◆ 課題 ◆
下の症例報告の文章で、「長島 克, 青木 千津, 片桐」で始まり「くことが必要であると考える.」で終わる部分を、「卵巣癌」を「卵巣がん」に変えて書き直してください。

長島 克, 青木 千津, 片桐 由起子, 釘宮 剛城, 吉田 義弘, 福田 雄介, 松江 陽一, 宗 晶子, 渋井 幸裕, 間崎 和夫, 田中 政信, 森田 峰人
東邦大学医療センター大森病院産婦人科


【背景】排卵誘発剤に代表される不妊治療と悪性腫瘍の発生に関して複数の報告が存在するが,短期的には排卵誘発治療は卵巣癌のリスク因子とはならない可能性を示すものが多い.しかし不妊自体が卵巣癌の発生要因である可能性が指摘されている.また,子宮内膜症から類内膜腺癌や明細胞癌が発生しやすいことは近年良く知られている.今回我々は,長期にわたる不妊治療歴を有する子宮内膜症患者の産褥期に卵巣癌が発症した症例を経験したので報告する.【症例】38歳女性.29歳と33歳で2回の腹腔鏡下卵巣子宮内膜症性嚢胞核出術の既往がある.複数の医療機関において11回の人工授精ののちに通算7回の卵巣刺激―採卵―体外受精―胚移植を施行し第1子を妊娠・出産した.自然妊娠による第2子の妊娠・分娩管理目的で当院を受診したところ右卵巣腫瘍を認め,妊娠17週に実施した右付属器切除術で組織型は粘液性境界悪性腫瘍であった.左卵巣は正常大で子宮後壁に内膜症性に癒着していた.妊娠38週で経腟分娩となったが,産褥1か月健診時に左付属器腫瘤と腹水を認め,精査の結果,左卵巣癌と診断された.切除不能で卵巣生検では類内膜腺癌StageIIIcの診断であった.化学療法を施行したが治療中に肝転移し全身状態悪化のため分娩後9か月で永眠した.【考察】卵巣子宮内膜症性嚢胞以外にも,上皮性卵巣癌の発生には卵巣表層上皮の創傷・修復の繰り返しによる発癌の可能性が懸念され,頻回の採卵操作等が発症に何らかの影響をおよぼしている可能性も否定できない.普及した不妊治療であるが,発癌との因果関係について長期的影響も含めて検討していくことが必要であると考える.

◆ 与えられた資料 ◆
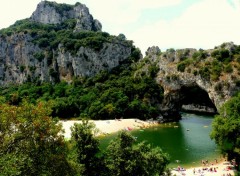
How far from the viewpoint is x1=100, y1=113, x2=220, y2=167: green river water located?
61112mm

◆ 課題の答え ◆
長島 克, 青木 千津, 片桐 由起子, 釘宮 剛城, 吉田 義弘, 福田 雄介, 松江 陽一, 宗 晶子, 渋井 幸裕, 間崎 和夫, 田中 政信, 森田 峰人
東邦大学医療センター大森病院産婦人科


【背景】排卵誘発剤に代表される不妊治療と悪性腫瘍の発生に関して複数の報告が存在するが,短期的には排卵誘発治療は卵巣がんのリスク因子とはならない可能性を示すものが多い.しかし不妊自体が卵巣がんの発生要因である可能性が指摘されている.また,子宮内膜症から類内膜腺癌や明細胞癌が発生しやすいことは近年良く知られている.今回我々は,長期にわたる不妊治療歴を有する子宮内膜症患者の産褥期に卵巣がんが発症した症例を経験したので報告する.【症例】38歳女性.29歳と33歳で2回の腹腔鏡下卵巣子宮内膜症性嚢胞核出術の既往がある.複数の医療機関において11回の人工授精ののちに通算7回の卵巣刺激―採卵―体外受精―胚移植を施行し第1子を妊娠・出産した.自然妊娠による第2子の妊娠・分娩管理目的で当院を受診したところ右卵巣腫瘍を認め,妊娠17週に実施した右付属器切除術で組織型は粘液性境界悪性腫瘍であった.左卵巣は正常大で子宮後壁に内膜症性に癒着していた.妊娠38週で経腟分娩となったが,産褥1か月健診時に左付属器腫瘤と腹水を認め,精査の結果,左卵巣がんと診断された.切除不能で卵巣生検では類内膜腺癌StageIIIcの診断であった.化学療法を施行したが治療中に肝転移し全身状態悪化のため分娩後9か月で永眠した.【考察】卵巣子宮内膜症性嚢胞以外にも,上皮性卵巣がんの発生には卵巣表層上皮の創傷・修復の繰り返しによる発癌の可能性が懸念され,頻回の採卵操作等が発症に何らかの影響をおよぼしている可能性も否定できない.普及した不妊治療であるが,発癌との因果関係について長期的影響も含めて検討していくことが必要であると考える.